Evaluating the Performance of a Speech Recognition Based System

Speech based solutions have taken center stage with growth in the services industry where there is a need to cater to a very large number of people from all strata of the society. While natural language speech interfaces are the talk in the research community, yet in practice, menu based speech solutions thrive. Typically in a menu based speech solution the user is required to respond by speaking from a closed set of words when prompted by the system. A sequence of human speech response to the IVR prompts results in the completion of a transaction. A transaction is deemed successful if the speech solution can correctly recognize all the spoken utterances of the user whenever prompted by the system. The usual mechanism to evaluate the performance of a speech solution is to do an extensive test of the system by putting it to actual people use and then evaluating the performance by analyzing the logs for successful transactions.
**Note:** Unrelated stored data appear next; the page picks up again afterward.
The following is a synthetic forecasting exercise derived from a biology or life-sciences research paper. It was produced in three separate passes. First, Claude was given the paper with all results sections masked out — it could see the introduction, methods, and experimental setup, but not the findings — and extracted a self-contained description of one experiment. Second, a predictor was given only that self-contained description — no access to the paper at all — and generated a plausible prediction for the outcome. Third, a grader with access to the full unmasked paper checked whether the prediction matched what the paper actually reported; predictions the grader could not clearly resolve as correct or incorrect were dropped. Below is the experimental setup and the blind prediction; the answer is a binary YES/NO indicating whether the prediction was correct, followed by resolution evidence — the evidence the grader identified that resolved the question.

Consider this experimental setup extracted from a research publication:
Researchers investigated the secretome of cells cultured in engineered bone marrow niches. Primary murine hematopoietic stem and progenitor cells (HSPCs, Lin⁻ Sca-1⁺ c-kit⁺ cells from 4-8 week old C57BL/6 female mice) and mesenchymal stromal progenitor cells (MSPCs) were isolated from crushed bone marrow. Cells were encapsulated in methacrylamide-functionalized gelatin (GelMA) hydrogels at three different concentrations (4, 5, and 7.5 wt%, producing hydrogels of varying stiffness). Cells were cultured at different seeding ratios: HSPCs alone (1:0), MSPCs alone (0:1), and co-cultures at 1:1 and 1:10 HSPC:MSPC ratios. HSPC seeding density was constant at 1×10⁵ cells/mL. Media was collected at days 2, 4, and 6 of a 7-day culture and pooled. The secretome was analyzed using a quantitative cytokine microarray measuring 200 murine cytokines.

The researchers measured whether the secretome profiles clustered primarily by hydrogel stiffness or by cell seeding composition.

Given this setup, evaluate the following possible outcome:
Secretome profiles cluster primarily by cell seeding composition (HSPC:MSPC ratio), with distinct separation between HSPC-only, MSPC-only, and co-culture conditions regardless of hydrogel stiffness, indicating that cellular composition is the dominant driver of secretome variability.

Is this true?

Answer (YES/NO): NO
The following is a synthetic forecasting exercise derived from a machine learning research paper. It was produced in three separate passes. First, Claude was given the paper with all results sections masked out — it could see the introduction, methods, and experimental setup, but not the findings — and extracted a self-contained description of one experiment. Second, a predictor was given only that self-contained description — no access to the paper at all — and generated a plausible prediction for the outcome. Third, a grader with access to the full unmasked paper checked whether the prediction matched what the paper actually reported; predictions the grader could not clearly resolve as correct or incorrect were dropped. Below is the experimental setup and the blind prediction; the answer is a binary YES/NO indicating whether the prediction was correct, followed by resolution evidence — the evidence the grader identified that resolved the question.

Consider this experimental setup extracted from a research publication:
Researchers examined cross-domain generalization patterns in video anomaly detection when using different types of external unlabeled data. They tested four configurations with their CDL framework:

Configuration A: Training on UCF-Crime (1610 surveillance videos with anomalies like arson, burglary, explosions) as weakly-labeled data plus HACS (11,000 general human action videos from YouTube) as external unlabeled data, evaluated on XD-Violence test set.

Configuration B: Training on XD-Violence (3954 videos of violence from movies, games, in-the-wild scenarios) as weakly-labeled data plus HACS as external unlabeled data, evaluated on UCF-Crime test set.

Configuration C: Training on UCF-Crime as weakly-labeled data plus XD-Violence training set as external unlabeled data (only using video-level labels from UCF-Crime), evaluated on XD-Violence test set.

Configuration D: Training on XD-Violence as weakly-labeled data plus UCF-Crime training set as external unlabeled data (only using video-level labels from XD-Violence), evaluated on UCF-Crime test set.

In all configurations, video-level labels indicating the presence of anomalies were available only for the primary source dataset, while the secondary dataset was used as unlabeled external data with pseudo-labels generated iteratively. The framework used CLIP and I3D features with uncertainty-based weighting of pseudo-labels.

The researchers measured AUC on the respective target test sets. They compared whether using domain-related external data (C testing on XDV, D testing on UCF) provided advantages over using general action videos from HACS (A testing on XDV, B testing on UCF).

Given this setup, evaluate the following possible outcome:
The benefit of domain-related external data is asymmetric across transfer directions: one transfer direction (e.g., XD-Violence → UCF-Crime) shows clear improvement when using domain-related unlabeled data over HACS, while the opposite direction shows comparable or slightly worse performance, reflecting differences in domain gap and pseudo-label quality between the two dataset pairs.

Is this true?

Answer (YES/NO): NO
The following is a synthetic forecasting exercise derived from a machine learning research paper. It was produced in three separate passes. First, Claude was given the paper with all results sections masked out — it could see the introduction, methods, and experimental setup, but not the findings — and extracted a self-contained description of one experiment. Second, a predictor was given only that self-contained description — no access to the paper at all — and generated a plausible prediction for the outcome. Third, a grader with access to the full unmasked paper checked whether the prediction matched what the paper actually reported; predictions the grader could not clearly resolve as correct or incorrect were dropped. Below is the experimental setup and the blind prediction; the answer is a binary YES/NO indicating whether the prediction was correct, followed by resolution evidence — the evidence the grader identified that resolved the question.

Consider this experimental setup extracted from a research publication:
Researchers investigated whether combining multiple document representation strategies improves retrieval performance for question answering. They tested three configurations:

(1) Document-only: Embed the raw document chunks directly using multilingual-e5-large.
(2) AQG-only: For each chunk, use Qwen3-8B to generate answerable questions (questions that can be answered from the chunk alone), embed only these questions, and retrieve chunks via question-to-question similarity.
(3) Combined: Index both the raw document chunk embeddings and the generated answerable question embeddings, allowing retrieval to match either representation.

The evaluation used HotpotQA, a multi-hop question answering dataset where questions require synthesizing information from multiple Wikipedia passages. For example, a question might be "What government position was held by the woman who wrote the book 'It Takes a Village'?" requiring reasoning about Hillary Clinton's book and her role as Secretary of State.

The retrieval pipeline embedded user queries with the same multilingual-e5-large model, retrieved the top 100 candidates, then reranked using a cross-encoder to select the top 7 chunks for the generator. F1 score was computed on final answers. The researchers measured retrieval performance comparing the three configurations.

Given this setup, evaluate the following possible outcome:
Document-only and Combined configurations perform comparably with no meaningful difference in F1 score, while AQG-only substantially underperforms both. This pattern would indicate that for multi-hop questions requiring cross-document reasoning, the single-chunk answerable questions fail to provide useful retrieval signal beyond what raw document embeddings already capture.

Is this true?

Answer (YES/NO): NO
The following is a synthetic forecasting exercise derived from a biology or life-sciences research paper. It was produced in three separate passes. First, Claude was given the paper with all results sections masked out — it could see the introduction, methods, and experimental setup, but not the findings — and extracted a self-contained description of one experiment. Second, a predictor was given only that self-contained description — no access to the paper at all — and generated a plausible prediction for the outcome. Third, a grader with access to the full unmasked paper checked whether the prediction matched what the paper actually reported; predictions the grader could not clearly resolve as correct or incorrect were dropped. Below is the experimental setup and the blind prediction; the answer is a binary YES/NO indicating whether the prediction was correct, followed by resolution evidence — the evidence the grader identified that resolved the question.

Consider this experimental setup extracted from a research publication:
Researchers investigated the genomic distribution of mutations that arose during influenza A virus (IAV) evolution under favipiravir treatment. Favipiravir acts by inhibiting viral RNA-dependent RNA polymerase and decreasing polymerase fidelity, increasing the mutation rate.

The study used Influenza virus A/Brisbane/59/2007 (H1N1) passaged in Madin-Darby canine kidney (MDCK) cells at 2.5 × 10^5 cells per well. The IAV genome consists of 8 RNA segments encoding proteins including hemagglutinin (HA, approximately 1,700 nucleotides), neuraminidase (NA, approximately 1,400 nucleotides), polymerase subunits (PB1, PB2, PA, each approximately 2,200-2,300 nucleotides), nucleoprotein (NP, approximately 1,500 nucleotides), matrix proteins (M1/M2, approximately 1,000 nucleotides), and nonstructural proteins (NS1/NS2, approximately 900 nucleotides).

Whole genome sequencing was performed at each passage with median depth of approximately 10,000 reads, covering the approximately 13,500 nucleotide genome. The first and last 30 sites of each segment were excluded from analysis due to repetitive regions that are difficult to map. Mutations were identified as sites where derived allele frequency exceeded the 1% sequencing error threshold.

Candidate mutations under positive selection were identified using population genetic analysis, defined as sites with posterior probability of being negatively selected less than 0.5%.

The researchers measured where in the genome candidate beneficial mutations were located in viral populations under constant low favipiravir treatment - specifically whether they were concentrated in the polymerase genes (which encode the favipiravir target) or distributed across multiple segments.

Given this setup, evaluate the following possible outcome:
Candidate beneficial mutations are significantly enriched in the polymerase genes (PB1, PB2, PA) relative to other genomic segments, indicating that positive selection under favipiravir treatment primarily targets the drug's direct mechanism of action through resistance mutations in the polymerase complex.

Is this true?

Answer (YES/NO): YES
This kind of evaluation could lead to dissatisfied test users especially if the performance of the system were to result in a poor transaction completion rate. To negate this the Wizard of Oz approach is adopted during evaluation of a speech system. Overall this kind of evaluations is an expensive proposition both in terms of time and cost. In this paper, we propose a method to evaluate the performance of a speech solution without actually putting it to people use. We first describe the methodology and then show experimentally that this can be used to identify the performance bottlenecks of the speech solution even before the system is actually used thus saving evaluation time and expenses.